Step 8: Sealing Your Ravioli
Dip your finger into a cup of water and gently wet the exposed edges of each raviolo around the filling. Place another sheet of pasta on top and press down around the filling of each raviolo to seal them and make sure there are no air bubbles in there.
Step 9: Cutting Your Ravioli
Use the same cookie/ravioli cutter to cut out your ravioli, and pull the excess pasta away. Look, you made ravioli! You can either cook these now or lightly flour them and put them on a baking sheet in the freezer. Once they’re frozen, you can take them off the sheet and put them in a plastic bag to save for dinner another night.
Step 10: More Ravioli
If you don’t have a round cookie cutter, you can also make square ravioli with just a knife! Take your sheet and gently fold it to crease it where you will be cutting the ravioli. Place your filling and seal the ravioli as you did in Step 7. Cut the ravioli with a knife to separate them.
Step 11: Garganelli
This is a really fun shape that looks very fancy but is actually not that difficult to make! However, you do need to have a gnocchi board and some kind of a dowel. These are pretty easy to find on the internet and are useful for many other things (you can also use it for gnocchi and cavatelli).
Lay out a sheet of pasta dough, like you made in Step 5, and cut into squares about 1.5-2 inches. Place one square on the gnocchi board diagonally, and drape the corner of the square closest to you over the dowel. Roll forward and gently push until the entire square has been wrapped around the dowel, and it should slide right off! Repeat until you’ve used up all your dough, but let these little guys rest for a while before cooking them.
Step 12: Brag
Arrange your pasta attractively and take a photo for social media to let all your friends know that you make fresh pasta now.
Cooking Your Pasta
Salt your pasta water until it tastes as salty as the sea. I mean it, as SALTY AS THE SEA. And always salt your water when it is at a rolling boil, rather than right when you put it on the stove (your pots will thank you for this). DO NOT PUT OLIVE OIL IN YOUR PASTA WATER! THIS IS A MYTH! It will make your pasta slippery and prevent the sauce from clinging to the strands properly.
There is little salt in this dough recipe, because it assumes you’ll be properly salting your pasta water as well as your filling and sauce. Always remember to taste as you cook!
Save your pasta water! This stuff is liquid gold, because it contains all the starches from your pasta and you can use it to build your sauce and make it really creamy and luxurious.
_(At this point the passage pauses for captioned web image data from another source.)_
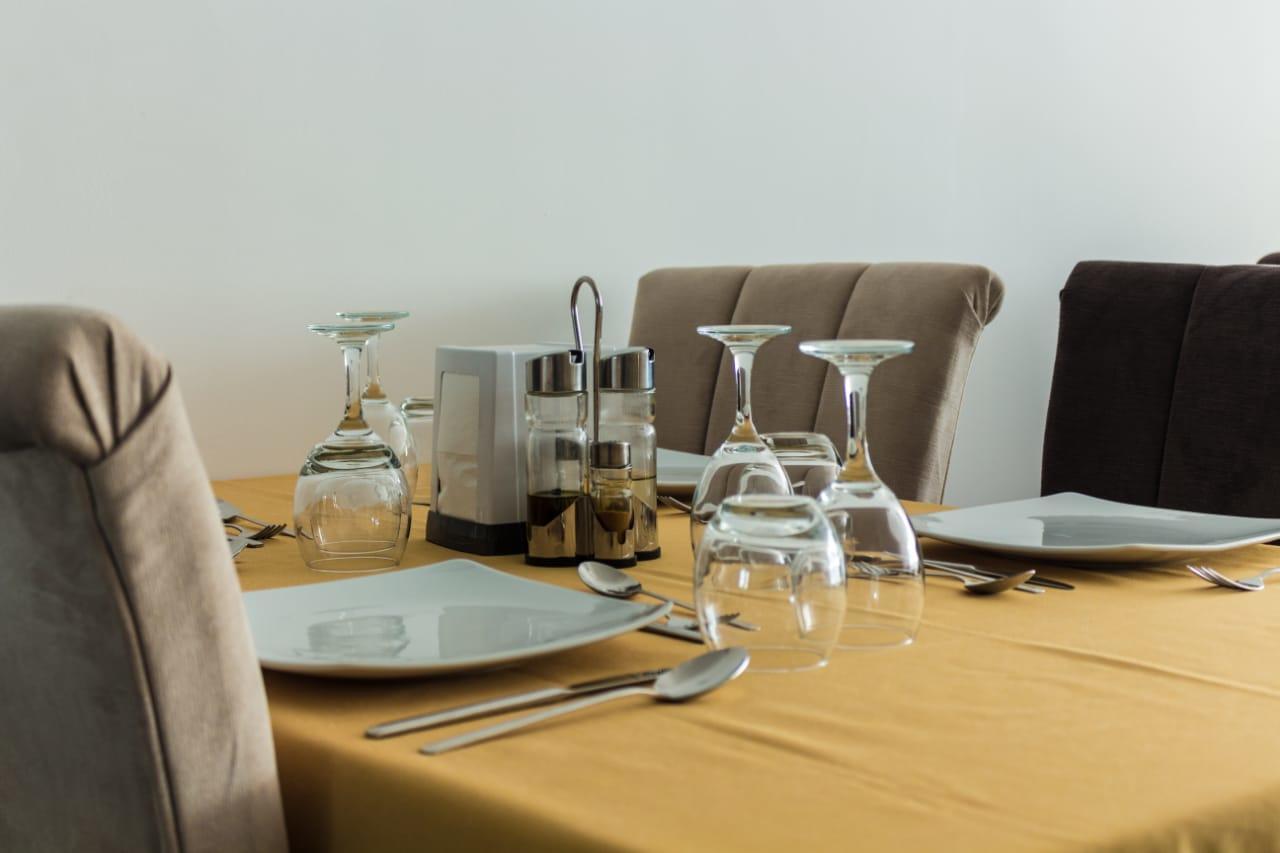 Palm Aparthotel Maputo Zewnętrze zdjęcie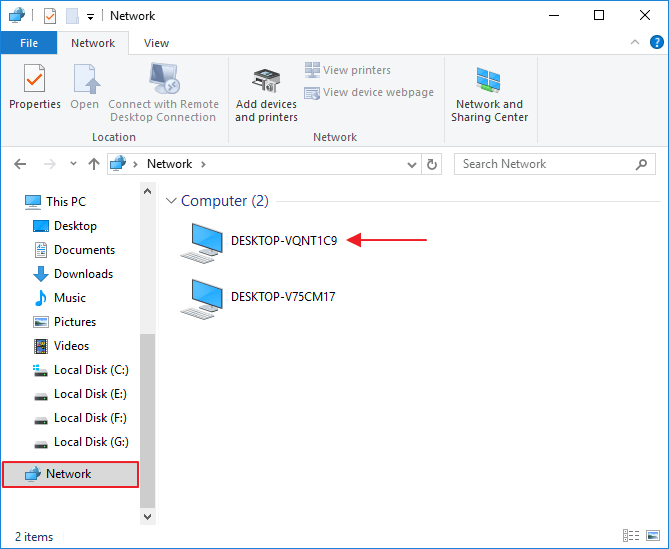 Cara Sharing Printer Windows 7, 8, Dan 10 Dengan WIFI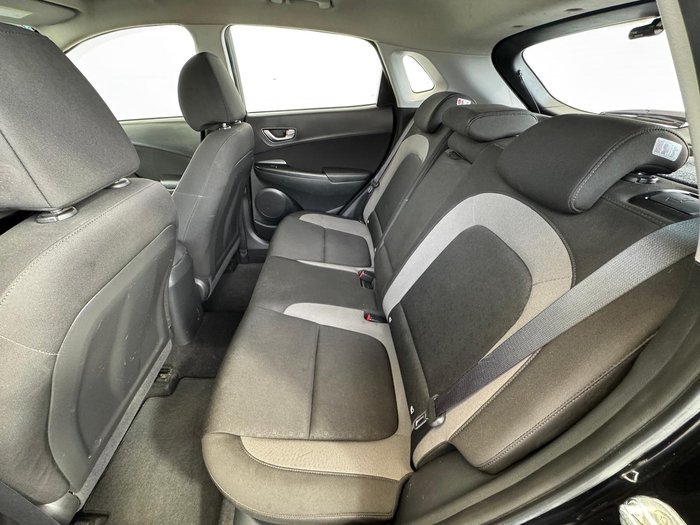 2018 Hyundai Kona Active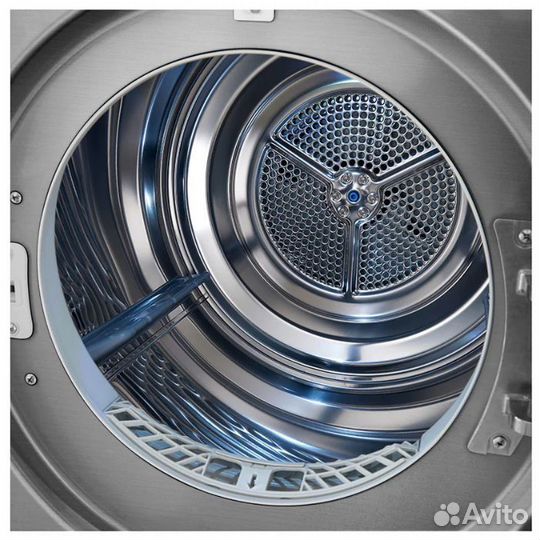 Сушильная машина LG DC90V5V9S новая, гарантия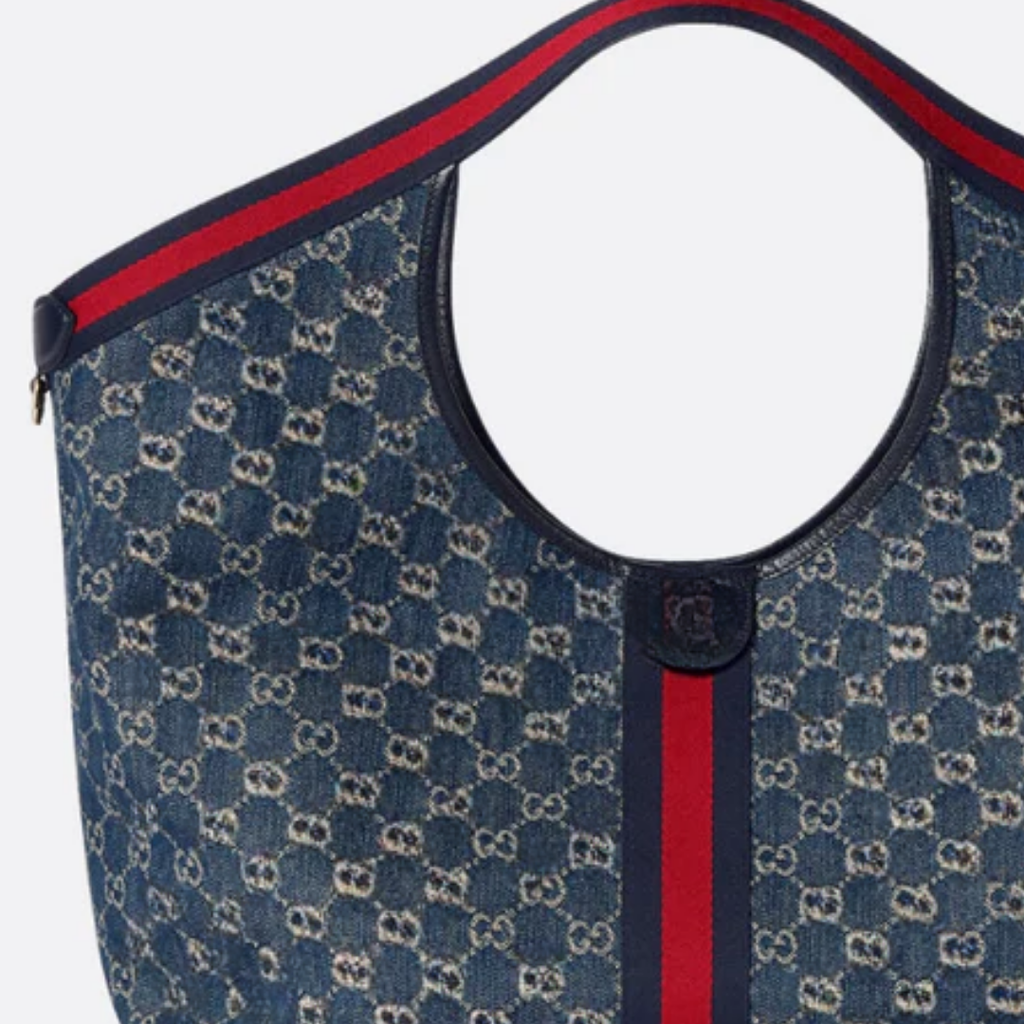 Großer Tote Shopper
Make sure to heat your sauce of choice in a separate pan and add a few spoonfuls of pasta water.
Drop your pasta into the pot and cook for only 2-3 minutes, depending on how al dente you like it. Using a slotted spoon or a spider, transfer your cooked pasta directly from the pot into the pan with the warmed sauce and toss until all the pasta is coated with the sauce. This is a much better alternative to just putting a pile of dry cooked pasta into a bowl and topping it with a sauce hat. Trust me.
Divide up your pasta and finish with a generous sprinkle of freshly grated (and I mean FRESHLY GRATED) Parmigiano Reggiano and a drizzle of good olive oil. Mangia!